Ich freue mich über dein Feedback.

Eine besinnliche Weihnachtszeit wünscht dir
Sigrun

Antwort geändert am 22.12.2023 um 15:04 Uhr
neu (39) schrieb daraufhin am 22.12.23 um 17:01:
Diese Antwort ist nur für eingeloggte Benutzer lesbar.

 GastIltis äußerte darauf am 18.01.24 um 18:37:
Liebe Sigi, ich bin gebürtiger Altmärker und Zeitzeuge. Natürlich waren die Amerikaner vor den Russen in der Altmark, danach kam die Altmark aber doch in russische Hände. So steht es ja auch im Zeitungsbericht. 
Übrigens haben die Amerikaner veranlasst, dass das Haus meiner Großtante im Nachbardorf angezündet worden ist, weil ihr Sohn eine Pistole im Schreibtisch aufbewahrt hatte. An die Rauchwolke kann ich mich heute noch erinnern.
LG von Gil.

 Saira ergänzte dazu am 18.01.24 um 19:31:
Lieber Gil,

mein Herz schmerzt, weil ich deine Erinnerungen als qualvoll erahnen kann.

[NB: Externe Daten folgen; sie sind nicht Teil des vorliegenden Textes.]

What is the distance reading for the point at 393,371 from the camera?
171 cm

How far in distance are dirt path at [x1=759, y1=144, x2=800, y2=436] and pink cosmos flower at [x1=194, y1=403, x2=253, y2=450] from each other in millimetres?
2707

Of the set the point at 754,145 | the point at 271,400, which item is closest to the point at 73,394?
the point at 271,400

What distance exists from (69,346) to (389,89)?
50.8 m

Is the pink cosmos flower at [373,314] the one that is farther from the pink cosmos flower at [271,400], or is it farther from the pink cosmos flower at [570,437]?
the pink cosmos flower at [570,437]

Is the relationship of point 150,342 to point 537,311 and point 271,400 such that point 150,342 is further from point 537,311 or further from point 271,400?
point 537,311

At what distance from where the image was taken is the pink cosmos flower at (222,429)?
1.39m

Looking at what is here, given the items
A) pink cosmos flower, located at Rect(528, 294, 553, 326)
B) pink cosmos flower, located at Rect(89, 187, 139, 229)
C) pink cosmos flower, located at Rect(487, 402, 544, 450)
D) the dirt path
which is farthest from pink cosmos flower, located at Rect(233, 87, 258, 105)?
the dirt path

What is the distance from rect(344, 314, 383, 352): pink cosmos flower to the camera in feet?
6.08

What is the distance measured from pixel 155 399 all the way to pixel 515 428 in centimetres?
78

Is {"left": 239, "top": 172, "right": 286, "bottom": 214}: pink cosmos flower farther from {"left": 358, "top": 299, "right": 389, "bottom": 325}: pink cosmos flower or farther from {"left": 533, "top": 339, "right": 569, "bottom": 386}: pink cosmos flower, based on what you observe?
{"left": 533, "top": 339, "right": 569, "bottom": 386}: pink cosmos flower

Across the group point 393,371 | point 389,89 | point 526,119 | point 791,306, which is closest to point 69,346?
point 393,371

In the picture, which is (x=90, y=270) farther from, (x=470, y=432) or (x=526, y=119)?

Niemand wird, wer in dieser Zeit nicht gelebt hat, diese traumatischen Ereignisse wirklich nachempfinden können. Es ist immer nur eine Ahnung.

Danke für deine Gedanken!

Herzlichst
Sigi

 diestelzie (22.12.23, 09:45)
Geschichten dieser Art gehören unter den Weihnachtsbaum, liebe Sigrun. Es sind ganz wertvolle Geschenke.

Liebe Grüße
Kerstin

 Saira meinte dazu am 22.12.23 um 15:01:
Liebe Kerstin,
 
ich danke dir und wünsche dir und deinen Lieben eine friedliche Weihnachtszeit.
 
Liebe Grüße
Sigrun

 willemswelt (22.12.23, 10:01)
eine schöne Geschichte,Sigrun-einen wohltuenden Tag für dich,Willem

 Saira meinte dazu am 22.12.23 um 15:02:
Lieber Willem,
 
ich freue mich, dass dir meine Erzählung gefällt.
 
Frohe und gesunde Weihnachtstage
wünscht dir, verbunden mit lieben Grüßen
Sigrun

 Teo (22.12.23, 10:14)
Ach Sigi, is dat schön geschrieben.
Selbst auf die Gefahr hin, dass unser grenzdebiler Schmutzfink mir wieder schleimerei vorwirft...wunderbar!
Begeisternde Grüße 
Teo

 Saira meinte dazu am 22.12.23 um 15:03:
Ach lieber Teo, ich bin traurig, weil du für eine Woche gesperrt wurdest. DU schleimst ganz sicher nicht! Da gibt es ganz andere.
 
Ich freue mich über deine Wertschätzung zu meiner Erzählung und danke dir!
 
Dir und deiner lieben Frau wünsche ich gesunde und glückliche Weihnachten!
 
Herzlichst
Sigi

 Tula (22.12.23, 23:14)
Hallo Sigi
Die Stadt meines Vaters - Greifswald - blieb auf ähnliche Weise verschont. Meine Oma allerdings versteckte sich mit ihren Kindern, also einschließlich meiner Mutter, auf dem Dachboden, als sie das Haus (in der Nähe von Torgau) plünderten. Vergewaltigungen standen leider auf der Tagesordnung, was nach den Verbrechen der Wehrmacht und SS an den Russen nicht ganz unverständlich war.
Meine wenigen Begegnungen mit russischen Soldaten in Kindheit, Jugend und Armeezeit waren alle eher positiv. Ihre Trunksucht berüchtigt. Mein Vater verriet mir, wie sich die Delegation des Betriebes bei offiziellen 'Freundschaftstreffen' gewissermaßen schützte: man stellte sich betrunkener als man eigentlich war. Denn nicht mitzutrinken gilt als Beleidigung. Wer nicht vorsichtig war, endete bei solchen Treffen schnell 'leblos' unter dem Tisch. Gegen die russische Leber kam kein Deutscher an.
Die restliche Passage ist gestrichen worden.